#### DOCUMENT PASSAGE

§

A daily round-up of education news and views for the Prairie state. To add a recipient please click here
Illinois
9th June 2021

A daily round-up of education news and views for the Prairie State.

To add a recipient please click
here

STATE NEWS
Northern Illinois districts relaxed about filling teacher vacancies
Results from a survey conducted by the Illinois Association of Regional Superintendents of Schools said 77% of responding districts believed they had a teacher shortage problem. Downstate school district with rural schools are facing a more difficult situation, the survey found. Naperville School District 203 had 36 job openings posted and Indian Prairie School District 204 had 55 to fill “I am very hopeful we will be able to fill those jobs,” said Kathi Griffin, president of the Illinois Education Association. “The advantage in the northern part of the state is they have higher salaries...You do have that carrot, which is why you don’t see as much angst as in the other two-thirds of the state.” Legislation that has passed in the last couple of years should help, Griffin said. A law passed in 2019 pushes the minimum starting salary for teachers to $40,000 by the first day of school in 2023, she said, and an additional $350 million in evidence-based funding for schools was approved in the last legislative session.

§

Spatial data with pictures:
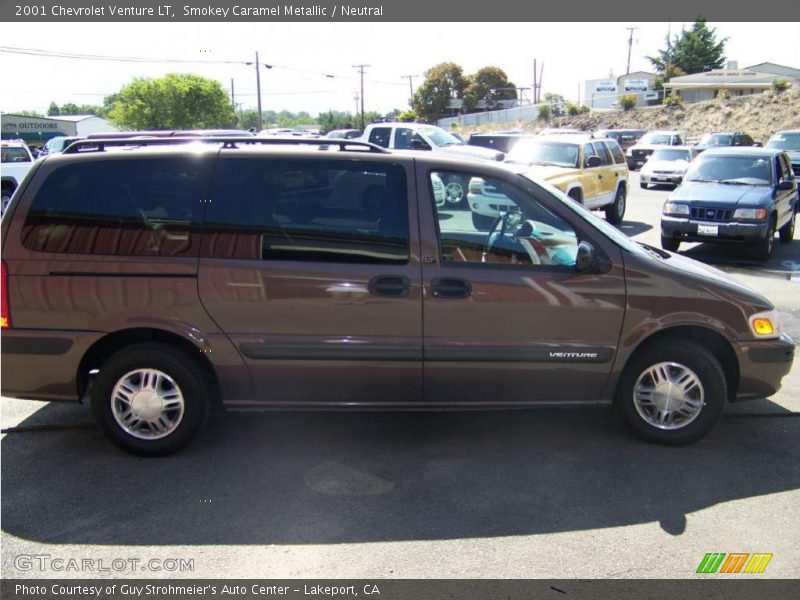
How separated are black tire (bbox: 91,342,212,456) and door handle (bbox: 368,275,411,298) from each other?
1183 millimetres

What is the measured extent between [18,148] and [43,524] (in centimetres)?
1727

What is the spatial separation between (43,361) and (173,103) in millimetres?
74976

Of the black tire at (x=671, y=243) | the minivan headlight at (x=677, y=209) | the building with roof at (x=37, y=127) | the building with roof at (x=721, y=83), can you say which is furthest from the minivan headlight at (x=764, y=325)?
the building with roof at (x=721, y=83)

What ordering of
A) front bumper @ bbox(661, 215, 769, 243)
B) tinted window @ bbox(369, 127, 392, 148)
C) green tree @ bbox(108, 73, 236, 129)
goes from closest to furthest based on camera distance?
1. front bumper @ bbox(661, 215, 769, 243)
2. tinted window @ bbox(369, 127, 392, 148)
3. green tree @ bbox(108, 73, 236, 129)

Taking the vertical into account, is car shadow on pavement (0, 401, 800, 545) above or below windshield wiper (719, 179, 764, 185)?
below

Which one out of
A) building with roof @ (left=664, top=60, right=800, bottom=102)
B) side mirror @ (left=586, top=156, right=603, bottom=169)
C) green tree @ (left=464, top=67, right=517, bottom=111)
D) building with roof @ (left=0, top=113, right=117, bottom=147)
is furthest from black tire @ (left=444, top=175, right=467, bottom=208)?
green tree @ (left=464, top=67, right=517, bottom=111)

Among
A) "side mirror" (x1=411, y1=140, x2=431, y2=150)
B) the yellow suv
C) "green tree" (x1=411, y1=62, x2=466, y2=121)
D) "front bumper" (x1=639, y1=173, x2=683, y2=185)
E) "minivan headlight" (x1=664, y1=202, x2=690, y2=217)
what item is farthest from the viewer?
"green tree" (x1=411, y1=62, x2=466, y2=121)

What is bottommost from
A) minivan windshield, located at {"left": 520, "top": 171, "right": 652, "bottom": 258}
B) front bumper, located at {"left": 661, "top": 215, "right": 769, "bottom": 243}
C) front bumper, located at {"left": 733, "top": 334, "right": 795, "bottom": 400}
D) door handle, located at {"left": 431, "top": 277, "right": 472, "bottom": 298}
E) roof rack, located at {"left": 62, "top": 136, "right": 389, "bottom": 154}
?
front bumper, located at {"left": 661, "top": 215, "right": 769, "bottom": 243}

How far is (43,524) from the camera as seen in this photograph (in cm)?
364

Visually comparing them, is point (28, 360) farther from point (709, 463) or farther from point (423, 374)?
point (709, 463)

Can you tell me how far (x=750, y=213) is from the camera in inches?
429

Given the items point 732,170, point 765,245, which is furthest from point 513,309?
Result: point 732,170

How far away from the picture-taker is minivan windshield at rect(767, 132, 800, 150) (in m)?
22.3

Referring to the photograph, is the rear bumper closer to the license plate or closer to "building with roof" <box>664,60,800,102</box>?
the license plate
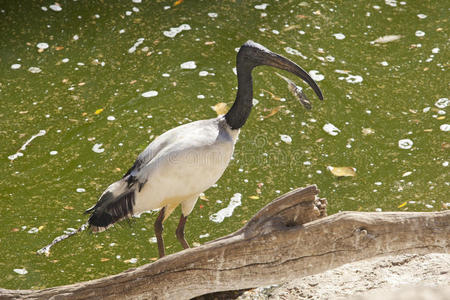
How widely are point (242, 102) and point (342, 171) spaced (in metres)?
1.38

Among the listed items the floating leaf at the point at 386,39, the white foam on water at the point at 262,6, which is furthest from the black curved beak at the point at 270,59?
the white foam on water at the point at 262,6

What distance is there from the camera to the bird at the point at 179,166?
2488 mm

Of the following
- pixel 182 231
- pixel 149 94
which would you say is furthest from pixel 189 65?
pixel 182 231

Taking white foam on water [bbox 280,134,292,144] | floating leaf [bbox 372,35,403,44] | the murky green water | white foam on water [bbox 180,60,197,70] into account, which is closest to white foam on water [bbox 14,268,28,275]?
the murky green water

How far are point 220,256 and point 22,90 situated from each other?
2.96 m

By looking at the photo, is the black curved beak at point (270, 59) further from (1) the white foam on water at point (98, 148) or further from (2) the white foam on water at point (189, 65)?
(2) the white foam on water at point (189, 65)

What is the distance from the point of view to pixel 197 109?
169 inches

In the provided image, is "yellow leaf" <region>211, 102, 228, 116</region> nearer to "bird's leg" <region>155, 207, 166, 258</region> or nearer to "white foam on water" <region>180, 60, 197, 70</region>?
"white foam on water" <region>180, 60, 197, 70</region>

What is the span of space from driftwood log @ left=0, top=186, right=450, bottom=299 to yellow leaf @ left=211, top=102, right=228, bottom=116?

§

#### TASK LIST
A. In two sentences, what does the Illinois education round-up report?
B. According to the Illinois education round-up, what minimum starting salary for teachers does the 2019 law set, and by when?
C. Proceed with the Illinois education round-up from the point where it stops.

#### WRITTEN RESPONSES
A. A survey by the Illinois Association of Regional Superintendents of Schools found that 77% of responding districts believed they had a teacher shortage problem, with downstate districts with rural schools facing a more difficult situation, while Naperville School District 203 and Indian Prairie School District 204 had 36 and 55 openings to fill. Kathi Griffin, president of the Illinois Education Association, said higher salaries give the northern part of the state an advantage and that recent legislation should help, including a 2019 law pushing the minimum starting teacher salary to $40,000 by the first day of school in 2023 and an additional $350 million in evidence-based funding.

B. $40,000, by the first day of school in 2023.

C.
DISTRICTS
Decutur Public Schools selects interim superintendent
Bobbi Williams has been chosen as the new interim superintendent for Decatur Public Schools. A 6-1 vote Tuesday night approved her appointment to the position. She has served as a teacher in the district since August 1984; prior to her latest appointment, she was the principal and director of a special program. She will replace Dr. Paul Fregeau when he leaves at the end of June to take leadership of the Fox C-6 School District in the St. Louis area. 
New Principal Hired At Hinsdale School
A new principal was hired Monday for Hinsdale's Madison Elementary School. On Monday, the school board approved a contract for Barbara Shanahan to replace Kim Rutan, who is leaving for a principal's position in Naperville School District 203. Ms Shanahan comes to District 181 after 19 years with Frankfort School District 157-C. For the last three years, she was the assistant principal of Grand Prairie Elementary School, according to a District 181 news release.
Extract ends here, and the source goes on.